Quote the data below in full, please, without altering anything.
------------
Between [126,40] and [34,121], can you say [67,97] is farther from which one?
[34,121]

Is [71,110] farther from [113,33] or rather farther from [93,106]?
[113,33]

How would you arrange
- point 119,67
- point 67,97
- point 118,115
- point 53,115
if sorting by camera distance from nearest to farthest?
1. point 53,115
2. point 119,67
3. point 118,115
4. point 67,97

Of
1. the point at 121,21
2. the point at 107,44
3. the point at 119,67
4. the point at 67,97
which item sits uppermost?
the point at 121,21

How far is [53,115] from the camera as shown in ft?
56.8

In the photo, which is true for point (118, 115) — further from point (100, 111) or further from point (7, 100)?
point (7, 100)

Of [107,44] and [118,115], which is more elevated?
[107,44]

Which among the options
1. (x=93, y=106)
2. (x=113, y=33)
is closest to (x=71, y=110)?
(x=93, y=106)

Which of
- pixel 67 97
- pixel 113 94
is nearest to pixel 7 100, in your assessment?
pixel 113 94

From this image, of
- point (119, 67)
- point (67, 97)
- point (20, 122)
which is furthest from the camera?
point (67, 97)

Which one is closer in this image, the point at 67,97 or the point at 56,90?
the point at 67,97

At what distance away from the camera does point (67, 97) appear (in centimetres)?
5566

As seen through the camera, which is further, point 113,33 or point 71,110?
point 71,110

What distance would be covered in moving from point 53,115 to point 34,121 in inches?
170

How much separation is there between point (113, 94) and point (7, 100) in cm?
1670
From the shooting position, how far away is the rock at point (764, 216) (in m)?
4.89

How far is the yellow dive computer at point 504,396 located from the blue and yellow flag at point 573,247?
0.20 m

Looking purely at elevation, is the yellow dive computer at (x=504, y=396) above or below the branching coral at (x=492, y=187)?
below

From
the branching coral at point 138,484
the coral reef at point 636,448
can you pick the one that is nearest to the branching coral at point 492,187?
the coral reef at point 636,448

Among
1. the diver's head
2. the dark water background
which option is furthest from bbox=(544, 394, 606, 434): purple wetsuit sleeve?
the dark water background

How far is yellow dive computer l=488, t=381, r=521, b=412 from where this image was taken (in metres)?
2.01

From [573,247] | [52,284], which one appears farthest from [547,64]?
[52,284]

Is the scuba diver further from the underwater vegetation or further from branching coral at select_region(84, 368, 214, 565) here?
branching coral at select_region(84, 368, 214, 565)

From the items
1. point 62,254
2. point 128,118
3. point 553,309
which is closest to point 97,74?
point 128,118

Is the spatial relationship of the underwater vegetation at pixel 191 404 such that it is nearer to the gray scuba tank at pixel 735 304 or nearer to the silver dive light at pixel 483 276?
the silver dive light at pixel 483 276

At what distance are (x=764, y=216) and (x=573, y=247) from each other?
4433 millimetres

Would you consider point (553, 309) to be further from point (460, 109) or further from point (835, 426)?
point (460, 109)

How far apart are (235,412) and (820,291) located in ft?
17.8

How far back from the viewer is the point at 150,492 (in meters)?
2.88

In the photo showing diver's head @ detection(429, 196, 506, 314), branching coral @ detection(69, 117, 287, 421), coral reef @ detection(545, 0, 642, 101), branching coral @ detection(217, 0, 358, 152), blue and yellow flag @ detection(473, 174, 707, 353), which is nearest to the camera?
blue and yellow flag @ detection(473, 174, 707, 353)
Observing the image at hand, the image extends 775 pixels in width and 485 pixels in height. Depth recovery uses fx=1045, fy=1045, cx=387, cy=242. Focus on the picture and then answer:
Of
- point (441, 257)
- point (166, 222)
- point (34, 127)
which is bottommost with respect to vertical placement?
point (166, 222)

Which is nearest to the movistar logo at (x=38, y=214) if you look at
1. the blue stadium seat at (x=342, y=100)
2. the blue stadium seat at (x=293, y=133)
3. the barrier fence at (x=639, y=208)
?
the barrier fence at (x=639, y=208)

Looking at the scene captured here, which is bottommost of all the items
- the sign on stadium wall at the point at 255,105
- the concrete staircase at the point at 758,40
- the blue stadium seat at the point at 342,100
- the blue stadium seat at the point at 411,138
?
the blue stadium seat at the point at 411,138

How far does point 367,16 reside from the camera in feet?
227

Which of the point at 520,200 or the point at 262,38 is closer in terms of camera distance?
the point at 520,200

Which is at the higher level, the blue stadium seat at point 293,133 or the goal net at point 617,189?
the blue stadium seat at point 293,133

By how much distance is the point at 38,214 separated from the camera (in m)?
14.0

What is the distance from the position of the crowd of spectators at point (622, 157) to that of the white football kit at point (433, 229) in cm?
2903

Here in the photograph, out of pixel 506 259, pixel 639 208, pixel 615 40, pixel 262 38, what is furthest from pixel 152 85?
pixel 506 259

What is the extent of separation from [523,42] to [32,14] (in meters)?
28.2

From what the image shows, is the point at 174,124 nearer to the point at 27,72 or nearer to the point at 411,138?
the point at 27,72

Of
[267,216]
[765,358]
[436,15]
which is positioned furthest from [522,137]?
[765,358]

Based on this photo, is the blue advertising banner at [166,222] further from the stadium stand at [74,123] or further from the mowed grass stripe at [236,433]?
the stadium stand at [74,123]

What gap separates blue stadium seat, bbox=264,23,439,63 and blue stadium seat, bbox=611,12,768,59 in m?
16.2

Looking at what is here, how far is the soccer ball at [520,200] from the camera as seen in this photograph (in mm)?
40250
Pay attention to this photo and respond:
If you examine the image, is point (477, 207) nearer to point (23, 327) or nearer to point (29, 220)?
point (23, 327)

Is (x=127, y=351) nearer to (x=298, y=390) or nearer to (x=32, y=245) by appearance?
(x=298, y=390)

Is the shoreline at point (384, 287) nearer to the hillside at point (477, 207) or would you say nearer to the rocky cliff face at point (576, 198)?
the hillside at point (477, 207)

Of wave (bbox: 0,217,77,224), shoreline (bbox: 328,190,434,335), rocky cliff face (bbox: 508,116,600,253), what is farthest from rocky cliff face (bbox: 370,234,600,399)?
------------
Written solution:
Between [126,40] and [34,121], can you say [67,97] is farther from which one?
[34,121]

Is [71,110] farther from [113,33] or rather farther from [93,106]?
[113,33]

How would you arrange
- point 119,67
- point 67,97
- point 118,115
- point 53,115
if sorting by camera distance from nearest to farthest?
1. point 53,115
2. point 119,67
3. point 118,115
4. point 67,97

Of
1. the point at 121,21
2. the point at 107,44
3. the point at 119,67
4. the point at 67,97
which item sits uppermost?
the point at 121,21

How far is [53,115] from the camera as shown in ft?
56.8

In the photo, which is true for point (118, 115) — further from point (100, 111) or further from point (7, 100)?
point (7, 100)

Of [107,44] and [118,115], which is more elevated?
[107,44]

Which among the options
1. (x=93, y=106)
2. (x=113, y=33)
is closest to (x=71, y=110)?
(x=93, y=106)

Which of
- pixel 67 97
- pixel 113 94
is nearest to pixel 7 100, in your assessment?
pixel 113 94

From this image, of
- point (119, 67)
- point (67, 97)
- point (20, 122)
which is furthest from the camera?
point (67, 97)

Which one is closer in this image, the point at 67,97 or the point at 56,90?
the point at 67,97

At what distance away from the camera does point (67, 97) appear (in centimetres)?
5566

As seen through the camera, which is further, point 113,33 or point 71,110?
point 71,110

What distance would be covered in moving from point 53,115 to point 34,121 in inches?
170

How much separation is there between point (113, 94) and point (7, 100) in cm?
1670
From the shooting position, how far away is the rock at point (764, 216) (in m)?
4.89

How far is the yellow dive computer at point 504,396 located from the blue and yellow flag at point 573,247?
0.20 m

Looking purely at elevation, is the yellow dive computer at (x=504, y=396) above or below the branching coral at (x=492, y=187)?
below

From
the branching coral at point 138,484
the coral reef at point 636,448
can you pick the one that is nearest to the branching coral at point 492,187?
the coral reef at point 636,448

Among
1. the diver's head
2. the dark water background
which option is furthest from bbox=(544, 394, 606, 434): purple wetsuit sleeve?
the dark water background

How far is yellow dive computer l=488, t=381, r=521, b=412 from where this image was taken (in metres)?
2.01

From [573,247] | [52,284], which one appears farthest from [547,64]?
[52,284]

Is the scuba diver further from the underwater vegetation or further from branching coral at select_region(84, 368, 214, 565) here?
branching coral at select_region(84, 368, 214, 565)

From the items
1. point 62,254
2. point 128,118
3. point 553,309
which is closest to point 97,74?
point 128,118

Is the spatial relationship of the underwater vegetation at pixel 191 404 such that it is nearer to the gray scuba tank at pixel 735 304 or nearer to the silver dive light at pixel 483 276?
the silver dive light at pixel 483 276

At what distance are (x=764, y=216) and (x=573, y=247) from each other?
4433 millimetres

Would you consider point (553, 309) to be further from point (460, 109) or further from point (835, 426)?
point (460, 109)

How far apart are (235,412) and (820,291) located in ft?
17.8

How far back from the viewer is the point at 150,492 (in meters)?
2.88

In the photo showing diver's head @ detection(429, 196, 506, 314), branching coral @ detection(69, 117, 287, 421), coral reef @ detection(545, 0, 642, 101), branching coral @ detection(217, 0, 358, 152), blue and yellow flag @ detection(473, 174, 707, 353), which is nearest to the camera?
blue and yellow flag @ detection(473, 174, 707, 353)
Observing the image at hand, the image extends 775 pixels in width and 485 pixels in height. Depth recovery uses fx=1045, fy=1045, cx=387, cy=242. Focus on the picture and then answer:
Of
- point (441, 257)
- point (166, 222)
- point (34, 127)
which is bottommost with respect to vertical placement?
point (166, 222)

Which is nearest to the movistar logo at (x=38, y=214) if you look at
1. the blue stadium seat at (x=342, y=100)
2. the blue stadium seat at (x=293, y=133)
3. the barrier fence at (x=639, y=208)
?
the barrier fence at (x=639, y=208)

Looking at the scene captured here, which is bottommost of all the items
- the sign on stadium wall at the point at 255,105
- the concrete staircase at the point at 758,40
- the blue stadium seat at the point at 342,100
- the blue stadium seat at the point at 411,138
?
the blue stadium seat at the point at 411,138

How far does point 367,16 reside from the camera in feet?
227

Which of the point at 520,200 or the point at 262,38 is closer in terms of camera distance?
the point at 520,200

Which is at the higher level, the blue stadium seat at point 293,133 or the goal net at point 617,189?
the blue stadium seat at point 293,133

By how much distance is the point at 38,214 separated from the camera (in m)?
14.0

What is the distance from the position of the crowd of spectators at point (622, 157) to that of the white football kit at point (433, 229) in cm?
2903

Here in the photograph, out of pixel 506 259, pixel 639 208, pixel 615 40, pixel 262 38, what is furthest from pixel 152 85?
pixel 506 259

What is the extent of separation from [523,42] to [32,14] (in meters)?
28.2

From what the image shows, is the point at 174,124 nearer to the point at 27,72 or nearer to the point at 411,138?
the point at 27,72

Of
[267,216]
[765,358]
[436,15]
which is positioned furthest from [522,137]?
[765,358]

Based on this photo, is the blue advertising banner at [166,222] further from the stadium stand at [74,123] or further from the mowed grass stripe at [236,433]?
the stadium stand at [74,123]

What gap separates blue stadium seat, bbox=264,23,439,63 and blue stadium seat, bbox=611,12,768,59 in m?
16.2

Looking at what is here, how far is the soccer ball at [520,200] from the camera as seen in this photograph (in mm)?
40250
Pay attention to this photo and respond:
If you examine the image, is point (477, 207) nearer to point (23, 327) or nearer to point (29, 220)?
point (23, 327)

Is (x=127, y=351) nearer to (x=298, y=390) or nearer to (x=32, y=245) by appearance?
(x=298, y=390)

Is the shoreline at point (384, 287) nearer to the hillside at point (477, 207) or would you say nearer to the rocky cliff face at point (576, 198)?
the hillside at point (477, 207)

Of wave (bbox: 0,217,77,224), shoreline (bbox: 328,190,434,335), rocky cliff face (bbox: 508,116,600,253), what is farthest from rocky cliff face (bbox: 370,234,600,399)?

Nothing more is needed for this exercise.